Before Applying, Fix These Resume Blunders

As one of the keystone pieces of your professional “brand,” your resume says a great deal about you – and you have plenty of creative room to create a document that will highlight your best work in front of top employers.

“Plenty” of creative room, however, doesn’t mean total freedom. There are still several mistakes that will get your resume sent to the circular file, no matter how well it is organized, designed, or produced. Make sure your resume contains no trace of these common errors:


Once upon a time, fitting as many words into your resume as possible was thought key to getting a job. But too many words is, well, too many! Try to fit too much in your resume and you’ll bury the achievements and abilities that answer a hiring manager’s number one question: “How would this person benefit us?”

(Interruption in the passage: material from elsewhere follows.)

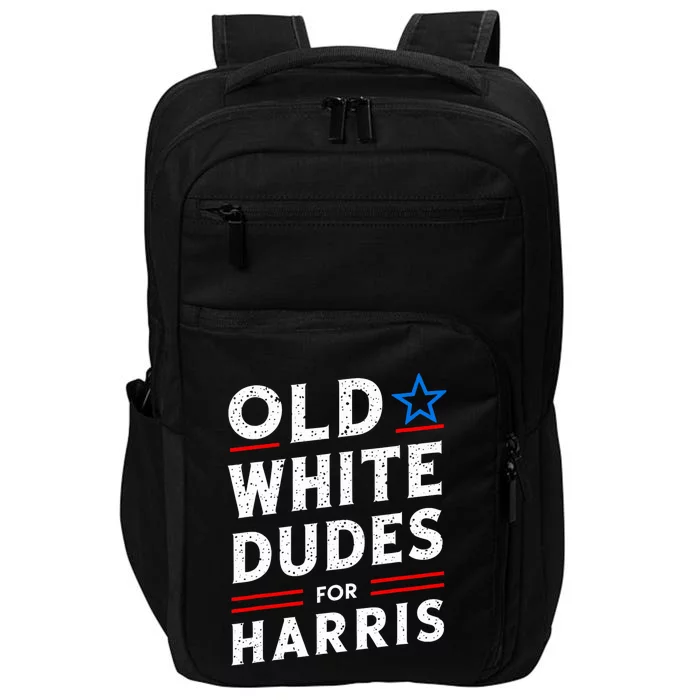 Old White Dudes For Harris Kamala 2024 Impact Tech Backpack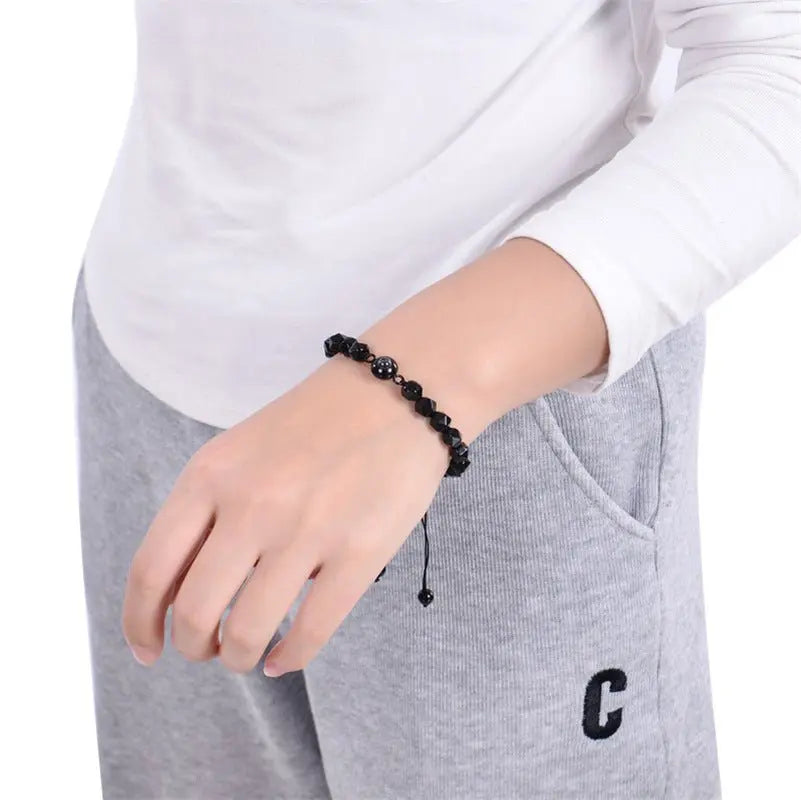 Obsidian Photo projection Customized Bracelet - Blade & Thread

How many words are “too many”? Have a trusted friend or colleague skim the document. If they can’t repeat back your best strengths or key selling points after a quick read-through, they’re buried in verbiage. Cut words for a cleaner resume.

Meaningless Jargon

While you’re cutting words, keep your eyes peeled for business jargon and buzzwords that don’t clearly describe what you did, how you did it, or what your results were. Phrases like “results-oriented professional,” “motivated self-starter,” or “strategic thinker” don’t add value; they just clutter up your resume. Instead of stating them, demonstrate them by referring to specific projects and outcomes that demonstrate your commitment to results, your inner driver, or your planning and strategy skills.

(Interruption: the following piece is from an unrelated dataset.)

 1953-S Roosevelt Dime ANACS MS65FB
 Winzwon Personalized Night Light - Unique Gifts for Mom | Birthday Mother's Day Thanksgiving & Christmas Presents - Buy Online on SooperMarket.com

Jumbled Job Descriptions – or Just Plain Too Long

Most hiring managers will look at your resume for only a few seconds. If it’s not clear what career path you’re on in that brief time, your resume will end up in the reject pile without a second look.

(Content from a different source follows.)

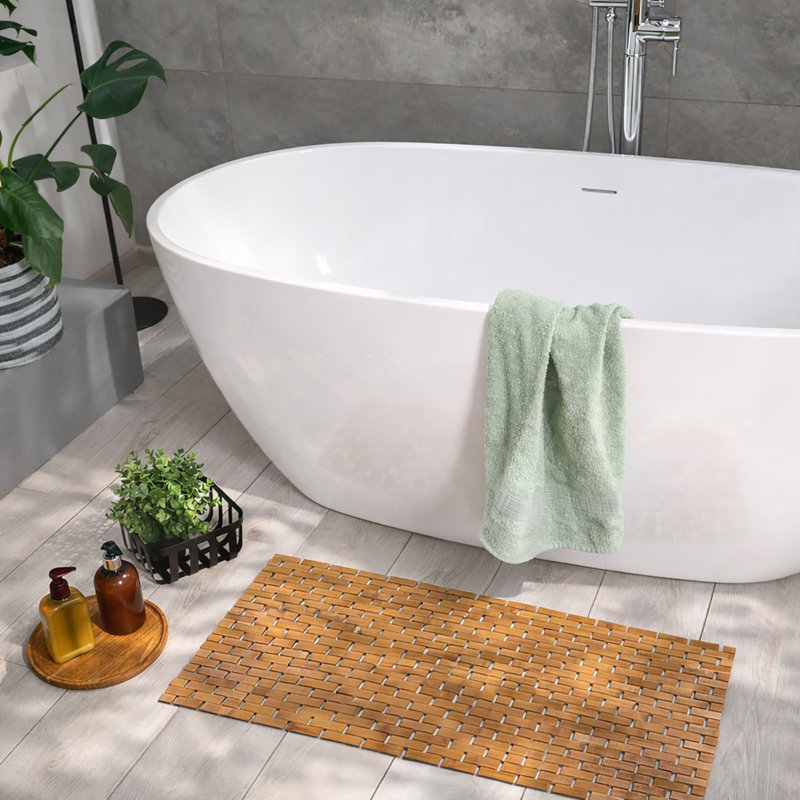 Non-Slip Bath Mat, Brown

The best way to avoid this problem is never to rely on a single resume for multiple applications. Instead, spend time editing your resume for each job and company that will receive it. Include the positions, duties, and achievements that show how you’re on the career path for this job and where you’ve already learned the skills required to succeed in it. (Don’t know which skills you need most? Reread the job description or ask your recruiter.)

Also, keep your resume to no more than two pages. A single page is ideal.